To celebrate what would have been Nelson Mandela’s 100th birthday (July 18), DJBooth teamed up with TIDAL to highlight the 15 best Nelson Mandela references in hip-hop history. Check out the list below, and press play to hear some of the best lyrical tributes to a civil rights legend in TIDAL’s Check The Rhyme: Nelson Mandela playlist below.

1. A Tribe Called Quest, “We Can Get Down,” Midnight Marauders, 1993
“We rap by what we see, meaning reality / From people busting caps and like Mandela being free / Not every MC be with the negativity”
A classic cut from A Tribe Called Quest’s classic Midnight Marauders, this Mandela reference is delivered over a bed of scratches by the late Phife Dawg. Here, Phife speaks on the importance of rappers tackling social issues, using Mandela’s history as a prime example of civil rights struggle and moving towards goodness.

2. 2Pac, “Just a Breath of Freedom (4 Nelson Mandela),” The Rose That Grew From Concrete (Book), 1999
A moving poem from 2Pac’s posthumous poetry collection, The Rose That Grew From Concrete, ‘Pac reflects on Nelson Mandela’s resilience and his legacy as a leader. The imagery is gruesome and becoming all at once, with 2Pac ending on a note of optimism in the face of sacrifice.

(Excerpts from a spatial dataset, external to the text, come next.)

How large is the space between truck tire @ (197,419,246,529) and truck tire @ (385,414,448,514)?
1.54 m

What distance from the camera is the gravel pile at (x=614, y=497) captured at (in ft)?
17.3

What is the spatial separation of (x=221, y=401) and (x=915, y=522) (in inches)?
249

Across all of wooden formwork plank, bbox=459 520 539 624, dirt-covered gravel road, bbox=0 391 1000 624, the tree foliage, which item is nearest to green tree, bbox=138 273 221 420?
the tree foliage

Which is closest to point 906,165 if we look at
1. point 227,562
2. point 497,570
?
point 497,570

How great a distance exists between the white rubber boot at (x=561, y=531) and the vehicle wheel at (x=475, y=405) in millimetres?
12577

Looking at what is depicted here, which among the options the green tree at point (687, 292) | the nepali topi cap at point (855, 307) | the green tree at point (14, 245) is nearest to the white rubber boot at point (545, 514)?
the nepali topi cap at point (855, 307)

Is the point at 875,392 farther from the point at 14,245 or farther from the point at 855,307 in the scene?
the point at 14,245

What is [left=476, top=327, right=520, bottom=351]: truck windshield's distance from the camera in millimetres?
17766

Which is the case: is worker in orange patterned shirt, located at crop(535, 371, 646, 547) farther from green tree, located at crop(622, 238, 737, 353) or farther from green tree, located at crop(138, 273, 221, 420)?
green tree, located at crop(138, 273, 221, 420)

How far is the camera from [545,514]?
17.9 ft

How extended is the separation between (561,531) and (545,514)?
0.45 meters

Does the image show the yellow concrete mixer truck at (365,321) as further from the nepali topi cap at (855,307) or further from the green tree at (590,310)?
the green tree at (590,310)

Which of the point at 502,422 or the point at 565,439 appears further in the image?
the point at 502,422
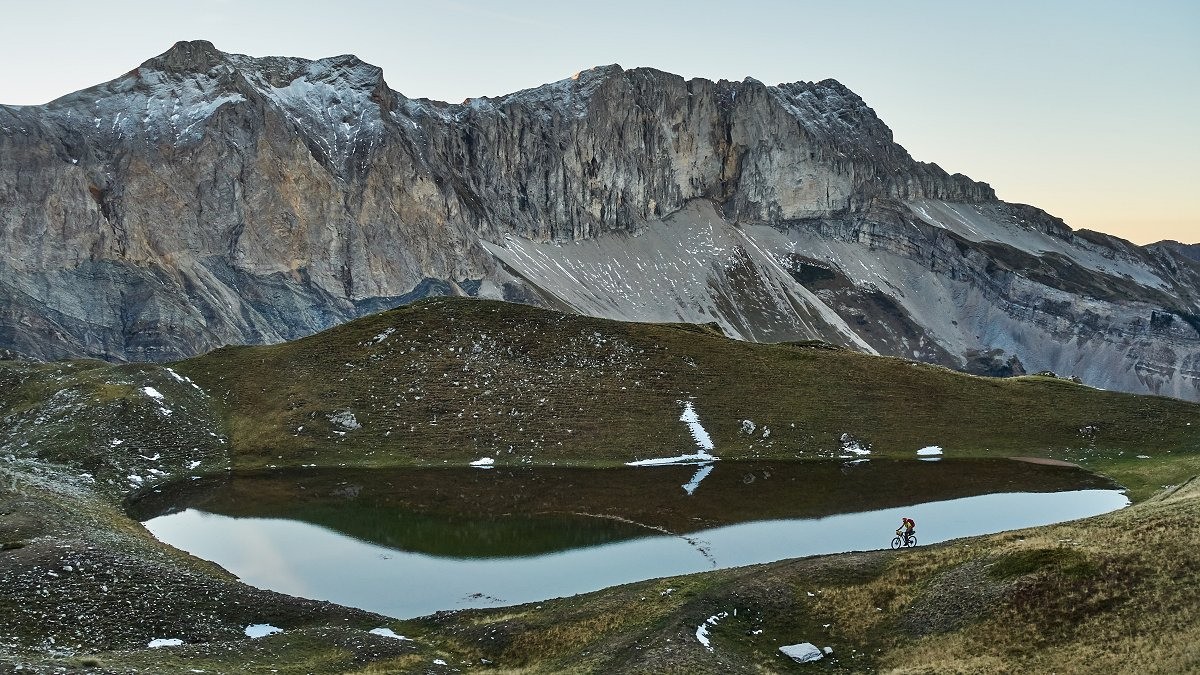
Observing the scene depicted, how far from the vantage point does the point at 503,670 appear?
31.6m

3. Will Smith, “Tell Me Why,” Lost and Found, 2005
“Tell me why did Mandela have to live in a cage? / Why did my brother Sterling have to die at that age?”
On “Tell Me Why,” Will Smith confronts senseless atrocities in the form of rhetorical questions. There’s a desperation to the stream of questions, and the mention of Mandela’s 27-year-long jail sentence only amplifies the helpless tone of the song.

4. JAY-Z, “Oh My God,” Kingdom Come, 2006
“Lunch with Mandela, dinner with Cavalli / Still got time to give water out to everybody”
Here, JAY-Z is emphasizing his benevolence and impact by placing Mandela in conversation with fashion designer Roberto Cavalli. JAY-Z’s influence and interests know no bounds on “Oh My God,” ending on an image of dispersing water, which is not a far cry from JAY-Z telling us that he gives us life.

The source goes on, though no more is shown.